De koning die maar wakker bleef

Er was eens een koning. Hij woonde in een mooi groot paleis in het midden van zijn koninkrijk. Hij had werkelijk alles wat zijn hartje begeerde. Toch was er een probleem. De koning kon niet slapen.

’s Nachts als alle mensen in het land lekker lagen te slapen, lag de koning maar wakker. Hij probeerde van alles. Warme melk, schaapjes tellen. Niets hielp. De koning was ten einde raad. Hij was zo verschrikkelijk moe, maar slapen kon hij niet.

Op een dag besloot de koning een beloning uit te loven aan degene die hem in slaap kon laten vallen.
En zo kwam het dat er een heleboel mensen naar het paleis trokken. Er waren wijze mannen die dachten dat ze de oplossing hadden. En er waren sprookjesvertellers uit de hele wereld. Zij wisten zeker dat hun sprookje de koning in slaap zou laten vallen. Allemaal stonden ze in de rij op hun beurt te wachten.

Helemaal aan het einde van de rij stond een kleine jongen. Hij zag er een beetje vies uit. Hij droeg geen schoenen en zijn kleren zaten vol met scheuren.

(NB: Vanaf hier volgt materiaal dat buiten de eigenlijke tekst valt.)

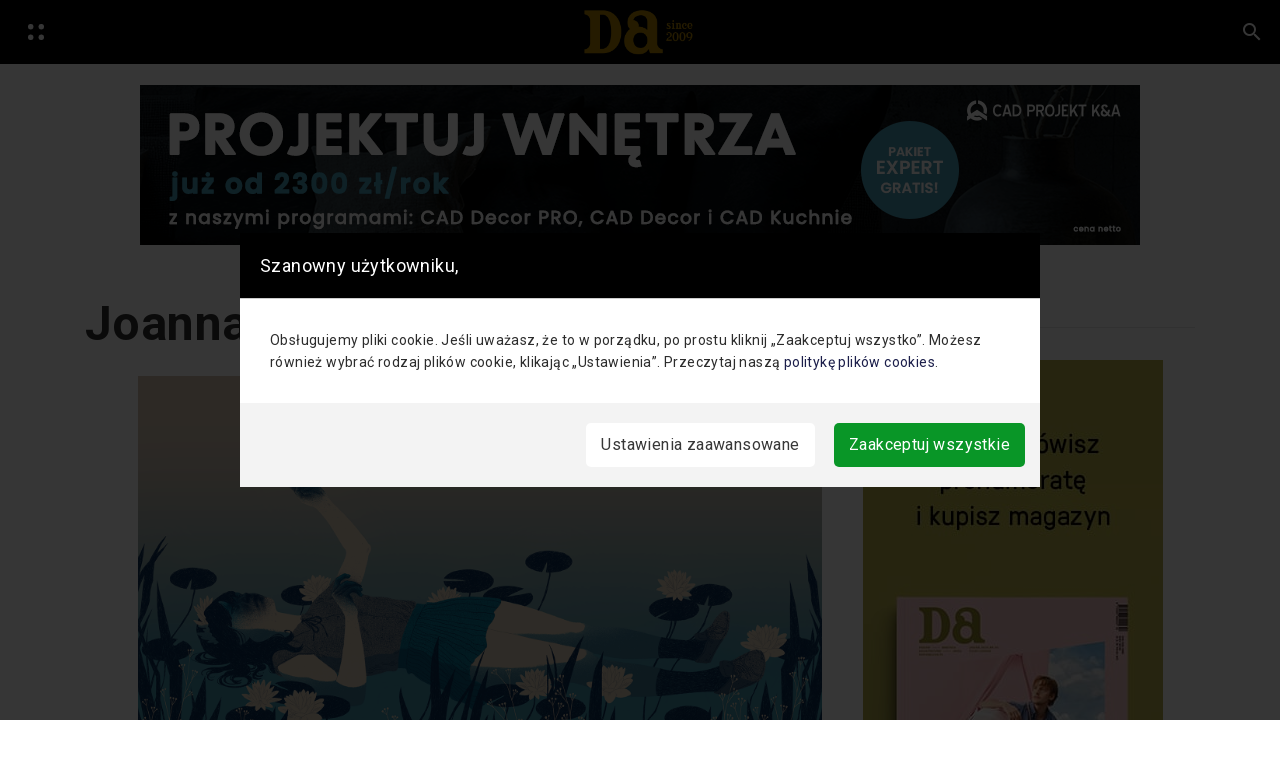

--- FILE ---
content_type: application/javascript; charset=UTF-8
request_url: https://www.designalive.pl/wp-content/themes/hubdab_x_DA/assets_cookies/js/AdvancedCookiesPopup/privacyPolicy.js
body_size: -282
content:
export const privacyPolicy = 'test';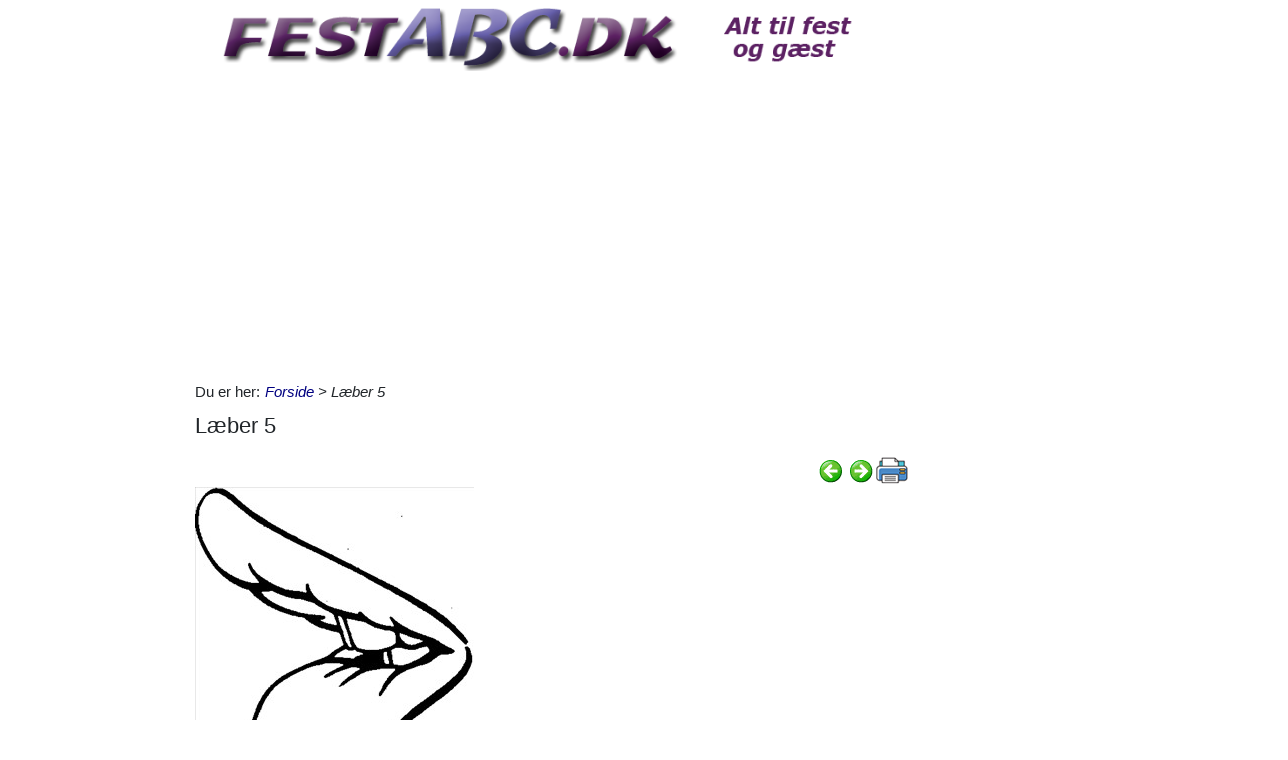

--- FILE ---
content_type: text/html; charset=utf-8
request_url: https://www.google.com/recaptcha/api2/aframe
body_size: 267
content:
<!DOCTYPE HTML><html><head><meta http-equiv="content-type" content="text/html; charset=UTF-8"></head><body><script nonce="ZTgU_HefQ1L8x0ff9ysrkQ">/** Anti-fraud and anti-abuse applications only. See google.com/recaptcha */ try{var clients={'sodar':'https://pagead2.googlesyndication.com/pagead/sodar?'};window.addEventListener("message",function(a){try{if(a.source===window.parent){var b=JSON.parse(a.data);var c=clients[b['id']];if(c){var d=document.createElement('img');d.src=c+b['params']+'&rc='+(localStorage.getItem("rc::a")?sessionStorage.getItem("rc::b"):"");window.document.body.appendChild(d);sessionStorage.setItem("rc::e",parseInt(sessionStorage.getItem("rc::e")||0)+1);localStorage.setItem("rc::h",'1769067995540');}}}catch(b){}});window.parent.postMessage("_grecaptcha_ready", "*");}catch(b){}</script></body></html>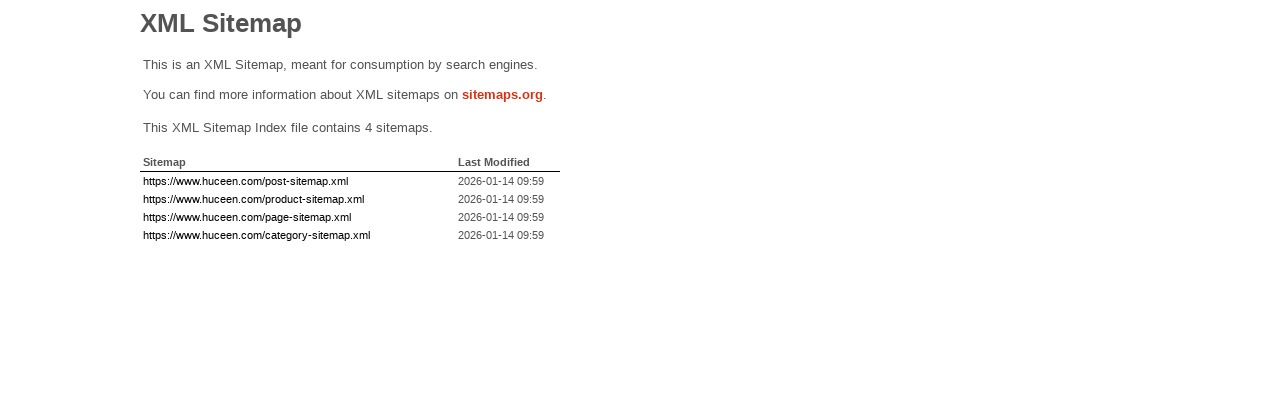

--- FILE ---
content_type: text/xml
request_url: https://www.huceen.com/sitemap.xml
body_size: 548
content:
<?xml version="1.0" encoding="UTF-8"?><?xml-stylesheet type="text/xsl" href="/main-sitemap.xsl"?><sitemapindex xmlns="http://www.sitemaps.org/schemas/sitemap/0.9"><sitemap><loc>https://www.huceen.com/post-sitemap.xml</loc><lastmod>2026-01-14T09:59:50+00:00</lastmod></sitemap><sitemap><loc>https://www.huceen.com/product-sitemap.xml</loc><lastmod>2026-01-14T09:59:50+00:00</lastmod></sitemap><sitemap><loc>https://www.huceen.com/page-sitemap.xml</loc><lastmod>2026-01-14T09:59:50+00:00</lastmod></sitemap><sitemap><loc>https://www.huceen.com/category-sitemap.xml</loc><lastmod>2026-01-14T09:59:50+00:00</lastmod></sitemap></sitemapindex><!-- XML Sitemap -->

En zijn haar, dat kon je zo zien, was vast al weken niet meer geborsteld.

De wijze mannen en de sprookjesvertellers keken hem boos aan. ‘Ga weg,’ riepen ze naar de kleine jongen. ‘Je bent veel te vies. Zo kan je niet bij de koning op bezoek.’
Maar de kleine jongen liet zich niet wegjagen en wachtte rustig op zijn beurt. Het duurde lang, want hij was de laatste. Na uren en uren was hij eindelijk aan de beurt.

Toen de kleine jongen voor de koning verscheen moest de koning lachen. ‘Zo,’ zei de koning, ‘wie denk jij wel dat je bent kleine jongen. Vanuit de hele wereld kwamen mensen om mij te helpen, maar het is niemand gelukt. Nu ben ik toch werkelijk heel benieuwd wat jij te vertellen hebt.’ Maar de kleine jongen zei niets. Uit het binnenzakje van zijn vieze jasje haalde hij een houten fluit.

Hij begon te spelen. Het klonk heel mooi en zacht. Alsof er allemaal elfjes aan het dansen waren. De koning knikte goedkeurend en luisterde aandachtig. De kleine jonge speelde maar door. Net zo lang dat de koning zat de knikkebollen en in slaap viel.

En omdat de koning zich aan zijn woord hield, ontving de kleine jongen de beloning. Een mooie kist met gouden munten! Bovendien mocht de kleine jongen voor altijd in het paleis blijven wonen. En ’s avonds?
Dan speelde de kleine jonge mooie liedjes voor de koning en viel de koning heerlijk in slaap.